◆ Segmento del documento
◆ ◆ ◆ ◆
Il progetto strategicamente potrebbe svilupparsi su due strade distinte e parallele, una che punti ad investire sulle nuove tecnologie, anche al fine di un maggiore coinvolgimento dei giovani e del potenziamento dell’accessibilità, e l’altra investendo risorse sul patrimonio culturale accumulato nei secoli e su tutti gli spazi pubblici dismessi.

Una azione che dovrebbe tener conto dei fallimenti precedenti come quello clamoroso del “Forum universale delle culture”, che fu occasione di sprechi creando una zona grigia sulla quale mai nessuno ha voluto fare chiarezza fino in fondo.

Un evento può essere una grande occasione di sviluppo o di sprechi. Poiché in questo momento tutto possiamo permetterci tranne che un altro nuovo flop, occorrerebbe procedere cercando di avviare un confronto leale e di collaborazione tra le istituzioni locali, chiedendo la partnership dell’UNESCO che ha già conferito il riconoscimento di patrimonio dell’umanità al Centro Storico di Napoli, coinvolgendo le Università, le piccole e grandi istituzioni culturali che animano il territorio, gli operatori economici locali con un rafforzamento del rapporto pubblico-privato e, soprattutto, i cittadini.

Io credo fermamente nella capacità dei napoletani, se coinvolti, di partecipare da protagonisti positivi ad un processo di risveglio collettivo che faccia leva sull’orgoglio, il sentimento identitario e di appartenenza alla città da un lato, e su un condiviso percorso di cambiamento che si può mettere in atto a partire dagli input che la manifestazione innescherebbe.
◆ ◆ ◆ ◆
◆ Righe archiviate

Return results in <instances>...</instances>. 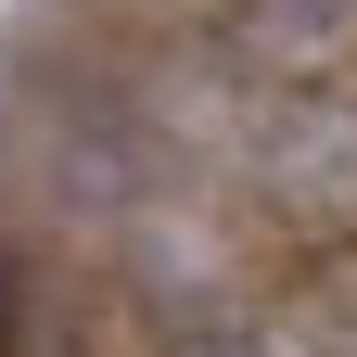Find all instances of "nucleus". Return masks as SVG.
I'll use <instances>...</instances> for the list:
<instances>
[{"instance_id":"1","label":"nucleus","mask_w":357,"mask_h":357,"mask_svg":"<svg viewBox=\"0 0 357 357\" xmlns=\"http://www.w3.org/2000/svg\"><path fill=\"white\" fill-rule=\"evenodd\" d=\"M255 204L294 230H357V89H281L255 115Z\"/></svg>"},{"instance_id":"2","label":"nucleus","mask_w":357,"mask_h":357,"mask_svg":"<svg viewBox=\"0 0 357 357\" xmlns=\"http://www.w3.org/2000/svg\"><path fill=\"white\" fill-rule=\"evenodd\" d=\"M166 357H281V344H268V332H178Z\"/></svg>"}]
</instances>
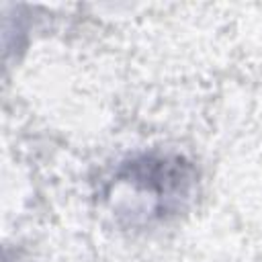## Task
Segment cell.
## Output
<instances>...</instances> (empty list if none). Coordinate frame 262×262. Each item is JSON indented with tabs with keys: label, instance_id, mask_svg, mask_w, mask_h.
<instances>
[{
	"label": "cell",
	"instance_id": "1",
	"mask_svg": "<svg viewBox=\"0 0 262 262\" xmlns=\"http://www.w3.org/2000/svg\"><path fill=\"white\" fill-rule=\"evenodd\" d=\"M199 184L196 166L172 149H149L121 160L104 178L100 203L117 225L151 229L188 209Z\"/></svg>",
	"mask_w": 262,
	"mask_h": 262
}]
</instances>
◆ ◆ ◆ ◆
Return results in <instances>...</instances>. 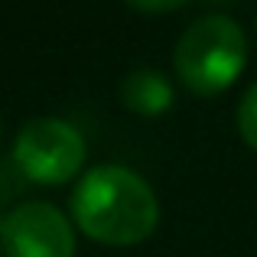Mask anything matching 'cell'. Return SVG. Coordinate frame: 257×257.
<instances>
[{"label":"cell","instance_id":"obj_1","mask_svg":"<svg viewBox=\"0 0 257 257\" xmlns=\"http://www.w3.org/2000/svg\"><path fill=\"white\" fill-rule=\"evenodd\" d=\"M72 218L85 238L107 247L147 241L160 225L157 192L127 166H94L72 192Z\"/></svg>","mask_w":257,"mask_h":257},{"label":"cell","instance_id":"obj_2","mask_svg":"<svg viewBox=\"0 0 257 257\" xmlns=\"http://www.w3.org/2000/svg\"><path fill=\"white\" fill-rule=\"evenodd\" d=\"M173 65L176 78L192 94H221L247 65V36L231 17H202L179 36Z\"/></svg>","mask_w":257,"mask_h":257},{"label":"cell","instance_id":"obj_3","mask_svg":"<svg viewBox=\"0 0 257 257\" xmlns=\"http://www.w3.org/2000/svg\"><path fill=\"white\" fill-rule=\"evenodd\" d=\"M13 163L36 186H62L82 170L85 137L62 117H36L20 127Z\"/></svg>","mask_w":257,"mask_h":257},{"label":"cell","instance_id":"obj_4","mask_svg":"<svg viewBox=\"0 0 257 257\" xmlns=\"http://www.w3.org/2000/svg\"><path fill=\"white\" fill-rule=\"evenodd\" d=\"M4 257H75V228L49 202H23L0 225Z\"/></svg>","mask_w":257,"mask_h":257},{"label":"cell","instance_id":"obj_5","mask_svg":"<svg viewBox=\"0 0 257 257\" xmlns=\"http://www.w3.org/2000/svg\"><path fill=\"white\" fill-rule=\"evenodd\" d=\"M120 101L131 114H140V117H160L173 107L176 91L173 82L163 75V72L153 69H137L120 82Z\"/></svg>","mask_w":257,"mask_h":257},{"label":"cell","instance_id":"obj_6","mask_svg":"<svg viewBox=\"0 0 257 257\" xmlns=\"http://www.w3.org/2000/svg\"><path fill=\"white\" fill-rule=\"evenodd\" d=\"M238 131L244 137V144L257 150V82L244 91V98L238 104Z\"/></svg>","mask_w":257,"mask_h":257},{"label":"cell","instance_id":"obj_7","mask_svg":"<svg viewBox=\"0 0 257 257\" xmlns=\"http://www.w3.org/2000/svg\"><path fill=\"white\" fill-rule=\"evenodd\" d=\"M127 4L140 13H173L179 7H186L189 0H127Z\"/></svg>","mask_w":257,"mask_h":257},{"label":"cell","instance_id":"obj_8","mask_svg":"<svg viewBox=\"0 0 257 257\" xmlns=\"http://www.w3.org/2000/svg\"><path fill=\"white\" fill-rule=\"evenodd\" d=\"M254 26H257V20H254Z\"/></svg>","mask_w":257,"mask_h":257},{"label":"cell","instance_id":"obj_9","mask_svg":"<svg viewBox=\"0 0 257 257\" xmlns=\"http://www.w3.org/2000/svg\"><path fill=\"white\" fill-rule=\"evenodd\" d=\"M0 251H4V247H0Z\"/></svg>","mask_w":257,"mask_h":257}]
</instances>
◆ ◆ ◆ ◆
◆ Richiesta A
Nel segmento del documento, a quale luogo l'UNESCO ha già conferito il riconoscimento di patrimonio dell'umanità?
◆ Richiesta B
Per ciascuna affermazione, indica se concorda con il segmento del documento, rispondendo sì o no e citando alla lettera le parole che lo stabiliscono.
(i) Il progetto potrebbe svilupparsi su due strade distinte e parallele.
(ii) Il "Forum universale delle culture" viene presentato come un esempio riuscito.
(iii) Si propone di lasciare fuori le Università dal confronto.

◆ Soluzione scritta A
Al Centro Storico di Napoli.

◆ Soluzione scritta B
(i) Sì: «potrebbe svilupparsi su due strade distinte e parallele».
(ii) No: «quello clamoroso del “Forum universale delle culture”, che fu occasione di sprechi».
(iii) No: «coinvolgendo le Università».